§ TASK REQUIREMENTS
Print the listing below from the line with "As we see in" to the line with "4813 millimetres", reproducing each of those lines exactly and nothing else.

§ DATA FOR THIS TASK
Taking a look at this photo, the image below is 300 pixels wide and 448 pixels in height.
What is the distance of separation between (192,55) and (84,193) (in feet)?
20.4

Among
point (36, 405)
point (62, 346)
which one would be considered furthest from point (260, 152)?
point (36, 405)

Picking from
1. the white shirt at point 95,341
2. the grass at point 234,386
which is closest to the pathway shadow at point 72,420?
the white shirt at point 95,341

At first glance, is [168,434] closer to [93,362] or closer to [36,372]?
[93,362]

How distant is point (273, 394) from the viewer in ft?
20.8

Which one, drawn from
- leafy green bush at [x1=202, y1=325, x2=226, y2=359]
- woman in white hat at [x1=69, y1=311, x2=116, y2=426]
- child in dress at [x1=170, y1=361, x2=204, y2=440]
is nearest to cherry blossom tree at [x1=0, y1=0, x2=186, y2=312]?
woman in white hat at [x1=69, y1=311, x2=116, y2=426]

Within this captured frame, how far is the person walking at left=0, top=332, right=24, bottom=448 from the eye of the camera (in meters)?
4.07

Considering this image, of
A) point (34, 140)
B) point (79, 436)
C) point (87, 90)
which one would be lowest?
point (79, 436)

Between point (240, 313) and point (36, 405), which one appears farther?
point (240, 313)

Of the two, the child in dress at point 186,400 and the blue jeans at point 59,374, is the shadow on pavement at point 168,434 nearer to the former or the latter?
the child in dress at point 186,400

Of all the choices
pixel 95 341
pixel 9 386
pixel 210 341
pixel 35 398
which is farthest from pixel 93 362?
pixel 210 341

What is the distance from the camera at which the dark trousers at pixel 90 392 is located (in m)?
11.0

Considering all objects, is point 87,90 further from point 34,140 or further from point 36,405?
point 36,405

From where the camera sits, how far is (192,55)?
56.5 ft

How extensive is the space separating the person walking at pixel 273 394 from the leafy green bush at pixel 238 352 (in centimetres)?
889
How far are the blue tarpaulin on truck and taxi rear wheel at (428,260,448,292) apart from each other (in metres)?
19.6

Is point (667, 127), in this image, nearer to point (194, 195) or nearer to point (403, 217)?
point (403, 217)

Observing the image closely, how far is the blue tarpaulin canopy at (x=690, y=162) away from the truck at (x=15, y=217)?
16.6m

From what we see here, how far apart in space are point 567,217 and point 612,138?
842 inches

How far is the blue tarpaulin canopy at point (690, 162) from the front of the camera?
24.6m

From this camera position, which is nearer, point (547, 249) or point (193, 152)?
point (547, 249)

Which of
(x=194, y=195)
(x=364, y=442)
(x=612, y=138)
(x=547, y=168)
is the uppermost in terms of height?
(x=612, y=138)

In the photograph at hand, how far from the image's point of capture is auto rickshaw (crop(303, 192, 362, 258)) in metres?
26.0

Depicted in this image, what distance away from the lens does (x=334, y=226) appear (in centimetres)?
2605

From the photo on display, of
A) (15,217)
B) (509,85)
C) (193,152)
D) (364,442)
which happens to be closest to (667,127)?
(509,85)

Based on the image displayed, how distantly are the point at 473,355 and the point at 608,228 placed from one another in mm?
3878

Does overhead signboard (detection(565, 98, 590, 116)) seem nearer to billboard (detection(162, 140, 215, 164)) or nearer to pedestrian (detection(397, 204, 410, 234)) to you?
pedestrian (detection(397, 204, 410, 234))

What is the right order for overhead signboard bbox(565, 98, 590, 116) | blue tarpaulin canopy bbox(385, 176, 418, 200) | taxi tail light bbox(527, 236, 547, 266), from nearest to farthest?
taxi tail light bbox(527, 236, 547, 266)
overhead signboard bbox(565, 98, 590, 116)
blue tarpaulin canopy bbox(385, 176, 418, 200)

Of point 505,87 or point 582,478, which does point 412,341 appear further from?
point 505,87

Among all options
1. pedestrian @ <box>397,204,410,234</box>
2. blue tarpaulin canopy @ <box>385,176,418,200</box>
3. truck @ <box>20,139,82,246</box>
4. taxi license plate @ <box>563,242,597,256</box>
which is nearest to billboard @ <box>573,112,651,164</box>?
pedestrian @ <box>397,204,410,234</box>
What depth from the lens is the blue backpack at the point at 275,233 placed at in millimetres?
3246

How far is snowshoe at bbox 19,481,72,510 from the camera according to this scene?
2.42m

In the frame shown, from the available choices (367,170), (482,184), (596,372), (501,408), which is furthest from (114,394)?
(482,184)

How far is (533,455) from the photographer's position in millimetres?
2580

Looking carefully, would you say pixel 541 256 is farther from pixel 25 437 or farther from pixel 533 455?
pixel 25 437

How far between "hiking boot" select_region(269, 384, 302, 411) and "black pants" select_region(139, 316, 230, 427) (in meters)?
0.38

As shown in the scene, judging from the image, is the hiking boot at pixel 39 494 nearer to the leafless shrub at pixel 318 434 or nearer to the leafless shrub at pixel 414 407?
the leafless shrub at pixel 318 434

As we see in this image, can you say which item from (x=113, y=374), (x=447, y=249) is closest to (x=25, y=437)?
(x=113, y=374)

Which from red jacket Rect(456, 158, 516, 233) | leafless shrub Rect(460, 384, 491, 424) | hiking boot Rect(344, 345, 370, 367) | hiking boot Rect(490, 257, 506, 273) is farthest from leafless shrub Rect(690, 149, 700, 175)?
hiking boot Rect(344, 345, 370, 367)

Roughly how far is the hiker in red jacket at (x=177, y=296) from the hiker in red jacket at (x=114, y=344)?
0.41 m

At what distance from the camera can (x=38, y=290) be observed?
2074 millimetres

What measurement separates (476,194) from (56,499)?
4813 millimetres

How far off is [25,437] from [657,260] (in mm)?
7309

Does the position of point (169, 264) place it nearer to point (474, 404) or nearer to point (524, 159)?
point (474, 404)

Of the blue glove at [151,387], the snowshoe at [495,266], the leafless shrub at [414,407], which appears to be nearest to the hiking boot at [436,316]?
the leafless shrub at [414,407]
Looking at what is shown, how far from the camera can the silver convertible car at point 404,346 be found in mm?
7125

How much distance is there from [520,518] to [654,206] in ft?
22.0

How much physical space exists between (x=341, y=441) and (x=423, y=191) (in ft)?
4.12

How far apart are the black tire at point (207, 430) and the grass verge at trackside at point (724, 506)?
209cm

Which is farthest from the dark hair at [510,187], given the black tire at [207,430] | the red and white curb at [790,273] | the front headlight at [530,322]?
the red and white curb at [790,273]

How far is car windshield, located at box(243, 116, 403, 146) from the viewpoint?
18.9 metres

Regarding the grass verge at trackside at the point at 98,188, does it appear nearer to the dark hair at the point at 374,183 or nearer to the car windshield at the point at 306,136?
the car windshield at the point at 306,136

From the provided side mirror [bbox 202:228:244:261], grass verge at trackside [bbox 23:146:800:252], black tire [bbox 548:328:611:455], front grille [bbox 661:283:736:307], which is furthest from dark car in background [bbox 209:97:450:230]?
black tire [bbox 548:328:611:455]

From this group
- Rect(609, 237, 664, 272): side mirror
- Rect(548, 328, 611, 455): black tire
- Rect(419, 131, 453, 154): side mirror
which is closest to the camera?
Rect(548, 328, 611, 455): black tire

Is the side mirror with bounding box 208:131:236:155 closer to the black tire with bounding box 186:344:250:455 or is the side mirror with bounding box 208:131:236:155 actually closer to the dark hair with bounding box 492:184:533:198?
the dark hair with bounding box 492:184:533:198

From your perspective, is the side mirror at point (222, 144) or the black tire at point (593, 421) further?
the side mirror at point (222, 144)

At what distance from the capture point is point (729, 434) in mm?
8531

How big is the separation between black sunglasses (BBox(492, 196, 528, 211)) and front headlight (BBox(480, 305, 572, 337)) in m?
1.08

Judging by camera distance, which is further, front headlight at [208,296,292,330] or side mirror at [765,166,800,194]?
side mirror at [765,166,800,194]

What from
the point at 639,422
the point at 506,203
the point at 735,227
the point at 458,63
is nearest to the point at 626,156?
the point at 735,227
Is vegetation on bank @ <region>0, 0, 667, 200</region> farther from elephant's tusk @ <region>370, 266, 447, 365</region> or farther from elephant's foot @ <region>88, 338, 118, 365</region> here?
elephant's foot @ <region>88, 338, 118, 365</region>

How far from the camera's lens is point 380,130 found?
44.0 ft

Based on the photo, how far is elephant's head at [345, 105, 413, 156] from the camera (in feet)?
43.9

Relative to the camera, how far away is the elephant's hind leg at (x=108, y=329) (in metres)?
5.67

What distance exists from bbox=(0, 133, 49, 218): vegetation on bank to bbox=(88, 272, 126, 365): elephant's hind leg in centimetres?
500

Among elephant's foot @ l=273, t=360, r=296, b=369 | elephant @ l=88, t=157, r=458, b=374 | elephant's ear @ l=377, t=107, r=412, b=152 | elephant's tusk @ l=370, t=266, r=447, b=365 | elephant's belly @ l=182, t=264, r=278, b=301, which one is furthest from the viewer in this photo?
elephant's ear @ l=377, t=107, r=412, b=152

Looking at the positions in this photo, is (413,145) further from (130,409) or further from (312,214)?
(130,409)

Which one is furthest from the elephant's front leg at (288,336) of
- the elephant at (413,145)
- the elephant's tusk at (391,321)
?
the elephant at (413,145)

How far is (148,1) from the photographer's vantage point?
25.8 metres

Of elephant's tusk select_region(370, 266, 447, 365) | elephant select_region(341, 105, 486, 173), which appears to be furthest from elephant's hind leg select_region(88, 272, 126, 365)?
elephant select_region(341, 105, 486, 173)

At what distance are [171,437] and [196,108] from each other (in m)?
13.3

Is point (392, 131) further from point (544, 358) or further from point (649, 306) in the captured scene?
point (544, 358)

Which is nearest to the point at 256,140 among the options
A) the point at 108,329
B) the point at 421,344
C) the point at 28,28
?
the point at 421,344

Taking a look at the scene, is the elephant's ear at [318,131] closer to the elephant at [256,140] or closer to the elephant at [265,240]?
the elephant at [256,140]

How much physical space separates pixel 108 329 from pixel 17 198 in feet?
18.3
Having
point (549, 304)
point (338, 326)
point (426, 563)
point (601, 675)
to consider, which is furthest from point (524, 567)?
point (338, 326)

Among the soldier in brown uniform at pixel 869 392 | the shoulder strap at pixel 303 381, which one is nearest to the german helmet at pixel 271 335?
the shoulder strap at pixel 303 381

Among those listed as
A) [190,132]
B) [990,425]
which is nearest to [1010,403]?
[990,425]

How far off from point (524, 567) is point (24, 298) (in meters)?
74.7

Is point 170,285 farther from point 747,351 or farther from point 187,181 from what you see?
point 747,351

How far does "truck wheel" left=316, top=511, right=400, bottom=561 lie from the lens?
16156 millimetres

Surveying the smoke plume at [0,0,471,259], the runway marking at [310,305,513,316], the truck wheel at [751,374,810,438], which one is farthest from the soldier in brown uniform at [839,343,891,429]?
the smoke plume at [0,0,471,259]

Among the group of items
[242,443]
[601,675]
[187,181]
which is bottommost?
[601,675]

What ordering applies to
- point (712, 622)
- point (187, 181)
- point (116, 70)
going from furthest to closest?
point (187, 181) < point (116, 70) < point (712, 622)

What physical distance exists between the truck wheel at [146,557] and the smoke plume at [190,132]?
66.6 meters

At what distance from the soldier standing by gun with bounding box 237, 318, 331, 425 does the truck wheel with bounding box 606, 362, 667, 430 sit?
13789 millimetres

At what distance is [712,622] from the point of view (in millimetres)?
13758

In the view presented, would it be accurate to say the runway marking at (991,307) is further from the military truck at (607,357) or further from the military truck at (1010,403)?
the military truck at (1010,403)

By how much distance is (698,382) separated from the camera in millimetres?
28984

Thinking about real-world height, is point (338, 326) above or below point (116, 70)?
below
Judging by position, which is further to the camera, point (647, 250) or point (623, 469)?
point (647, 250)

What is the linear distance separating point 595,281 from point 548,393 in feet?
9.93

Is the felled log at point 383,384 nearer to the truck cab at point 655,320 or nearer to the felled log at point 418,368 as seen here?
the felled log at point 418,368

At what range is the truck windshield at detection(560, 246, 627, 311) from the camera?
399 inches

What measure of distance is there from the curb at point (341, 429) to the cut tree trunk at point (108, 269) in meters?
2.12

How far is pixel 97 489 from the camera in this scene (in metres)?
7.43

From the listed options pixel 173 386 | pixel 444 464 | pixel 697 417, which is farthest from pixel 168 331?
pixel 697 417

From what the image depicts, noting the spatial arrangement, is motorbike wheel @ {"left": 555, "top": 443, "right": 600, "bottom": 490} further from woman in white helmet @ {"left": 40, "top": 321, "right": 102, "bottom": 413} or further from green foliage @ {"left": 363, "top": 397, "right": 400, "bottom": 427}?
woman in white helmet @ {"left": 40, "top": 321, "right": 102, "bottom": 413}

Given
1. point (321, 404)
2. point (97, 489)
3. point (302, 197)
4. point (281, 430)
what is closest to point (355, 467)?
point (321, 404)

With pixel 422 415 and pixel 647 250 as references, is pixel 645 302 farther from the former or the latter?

§ TASK SOLUTION
As we see in this image, can you say which item from (x=113, y=374), (x=447, y=249) is closest to (x=25, y=437)?
(x=113, y=374)

Which from red jacket Rect(456, 158, 516, 233) | leafless shrub Rect(460, 384, 491, 424) | hiking boot Rect(344, 345, 370, 367) | hiking boot Rect(490, 257, 506, 273) is farthest from leafless shrub Rect(690, 149, 700, 175)?
hiking boot Rect(344, 345, 370, 367)

Roughly how far is the hiker in red jacket at (x=177, y=296) from the hiker in red jacket at (x=114, y=344)?
0.41 m

At what distance from the camera can (x=38, y=290) be observed?
2074 millimetres

What measurement separates (476,194) from (56,499)?
4813 millimetres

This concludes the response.